▶ Problem requirements: Please turn the paragraph beginning "In this notebook, we’ll show" in the batch inference notebook into a short bulleted list that keeps its main facts.

▶ Provided text:
☆ ☆ ☆ ☆ ☆ ☆ ☆
Highly Performant TensorFlow Batch Inference on Image Data Using the SageMaker Python SDK

In this notebook, we’ll show how to use SageMaker batch transform to get inferences on a large datasets. To do this, we’ll use a TensorFlow Serving model to do batch inference on a large dataset of images. We’ll show how to use the new pre-processing and post-processing feature of the TensorFlow Serving container on Amazon SageMaker so that your TensorFlow model can make inferences directly on data in S3, and save post-processed inferences to S3.

The dataset we’ll be using is the “Challenge 2018/2019”” subset of the Open Images V5 Dataset. This subset consists of 100,00 images in .jpg format, for a total of 10GB. For demonstration, the model we’ll be using is an image classification model based on the ResNet-50 architecture that has been trained on the ImageNet dataset, and which has been exported as a TensorFlow SavedModel.

We will use this model to predict the class that each model belongs to. We’ll write a pre- and post-processing script and package the script with our TensorFlow SavedModel, and demonstrate how to get inferences on large datasets with SageMaker batch transform quickly, efficiently, and at scale, on GPU-accelerated instances.


We’ll begin with some necessary imports, and get an Amazon SageMaker session to help perform certain tasks, as well as an IAM role with the necessary permissions.

[ ]:
import numpy as np
import os
import sagemaker
from sagemaker import get_execution_role

sagemaker_session = sagemaker.Session()
role = get_execution_role()

region = sagemaker_session.boto_region_name
bucket = sagemaker_session.default_bucket()
☆ ☆ ☆ ☆ ☆ ☆ ☆
▶ Recorded information:
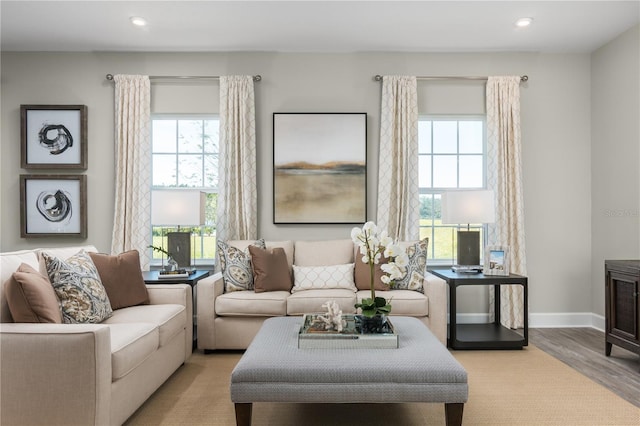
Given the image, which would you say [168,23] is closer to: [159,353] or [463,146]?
[159,353]

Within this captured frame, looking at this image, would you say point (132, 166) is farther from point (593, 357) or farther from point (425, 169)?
point (593, 357)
☆ ☆ ☆ ☆ ☆ ☆ ☆
▶ Final result:
- Use SageMaker batch transform to get inferences on a large dataset.
- Run batch inference on a large image dataset with a TensorFlow Serving model.
- Use the new pre-processing and post-processing feature of the TensorFlow Serving container on Amazon SageMaker.
- This lets the TensorFlow model make inferences directly on data in S3 and save post-processed inferences to S3.